■ **課題**
以下に示すウィル・ライト氏のセミナーの本文を、全文そのまま繰り返してください。

----- 本文

ウィル・ライト氏は,筆者の質問に答えて「寄り道せずに最短距離でゲームを進めれば,1時間ごとにメイティングのチャンスが訪れて新しい生物を生み出せるが,ウロウロしたりツールでデザインを試したりする時間もあるだろうから,プレイヤーによって進行ペースは大きく違ってくるはず」と話す。また,「今年のE3で公開し,来年のE3でも見せることになるかな」と,具体的ではないにせよ,リリース時期は2006年後半であることを匂わせた。 ライト氏特有のユーモアが満載で,大人から子供まで,男性も女性も関係なく楽しめるソフト。壮大で一貫したテーマながら,さまざまな要素が詰まった多様なゲームプレイ。プレイヤーの創造力(クリエイティビティ)と想像力(イマジネーション)を刺激するグラフィックスやインタフェース……。会場でギュウギュウ詰めになりながら見守っていた開発者達も,素直に遊んでみたいというのが感想だったのではないだろうか。彼は,「昔持っていたアイデアを,もう1度引っ張り出して練ってみるのも悪くないと思いますよ。開発技術は,知らないうちに我々の想像を追いかけてくれているものです」とセミナーを締めくくった。(奥谷海人)

----------
----- 資料

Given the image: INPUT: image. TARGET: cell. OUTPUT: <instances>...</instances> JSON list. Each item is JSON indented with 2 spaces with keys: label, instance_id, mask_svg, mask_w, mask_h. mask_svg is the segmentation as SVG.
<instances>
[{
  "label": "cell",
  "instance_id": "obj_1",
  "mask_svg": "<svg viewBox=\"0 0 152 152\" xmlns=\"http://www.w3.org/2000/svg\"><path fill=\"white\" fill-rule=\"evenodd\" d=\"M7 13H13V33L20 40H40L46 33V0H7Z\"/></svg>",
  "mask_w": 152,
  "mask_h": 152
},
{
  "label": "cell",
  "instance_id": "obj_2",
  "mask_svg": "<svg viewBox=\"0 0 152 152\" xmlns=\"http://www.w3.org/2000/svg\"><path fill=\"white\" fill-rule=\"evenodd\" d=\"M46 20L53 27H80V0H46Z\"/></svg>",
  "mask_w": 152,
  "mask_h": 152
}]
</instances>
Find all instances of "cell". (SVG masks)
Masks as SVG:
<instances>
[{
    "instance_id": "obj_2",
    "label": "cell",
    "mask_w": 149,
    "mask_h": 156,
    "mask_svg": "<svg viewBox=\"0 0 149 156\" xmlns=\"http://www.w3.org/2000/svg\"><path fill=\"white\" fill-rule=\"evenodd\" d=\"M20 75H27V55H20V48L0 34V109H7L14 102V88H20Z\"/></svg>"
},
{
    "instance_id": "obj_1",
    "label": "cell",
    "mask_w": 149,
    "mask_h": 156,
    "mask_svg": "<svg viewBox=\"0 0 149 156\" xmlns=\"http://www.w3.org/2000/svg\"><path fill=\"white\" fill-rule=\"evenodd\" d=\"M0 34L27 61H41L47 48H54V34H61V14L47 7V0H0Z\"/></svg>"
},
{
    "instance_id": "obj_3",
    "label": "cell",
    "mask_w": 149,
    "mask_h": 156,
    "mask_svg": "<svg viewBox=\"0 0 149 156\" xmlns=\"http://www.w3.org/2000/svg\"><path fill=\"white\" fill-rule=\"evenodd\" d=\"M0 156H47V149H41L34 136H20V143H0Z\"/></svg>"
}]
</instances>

----------

■ **出力**
ウィル・ライト氏は,筆者の質問に答えて「寄り道せずに最短距離でゲームを進めれば,1時間ごとにメイティングのチャンスが訪れて新しい生物を生み出せるが,ウロウロしたりツールでデザインを試したりする時間もあるだろうから,プレイヤーによって進行ペースは大きく違ってくるはず」と話す。また,「今年のE3で公開し,来年のE3でも見せることになるかな」と,具体的ではないにせよ,リリース時期は2006年後半であることを匂わせた。 ライト氏特有のユーモアが満載で,大人から子供まで,男性も女性も関係なく楽しめるソフト。壮大で一貫したテーマながら,さまざまな要素が詰まった多様なゲームプレイ。プレイヤーの創造力(クリエイティビティ)と想像力(イマジネーション)を刺激するグラフィックスやインタフェース……。会場でギュウギュウ詰めになりながら見守っていた開発者達も,素直に遊んでみたいというのが感想だったのではないだろうか。彼は,「昔持っていたアイデアを,もう1度引っ張り出して練ってみるのも悪くないと思いますよ。開発技術は,知らないうちに我々の想像を追いかけてくれているものです」とセミナーを締めくくった。(奥谷海人)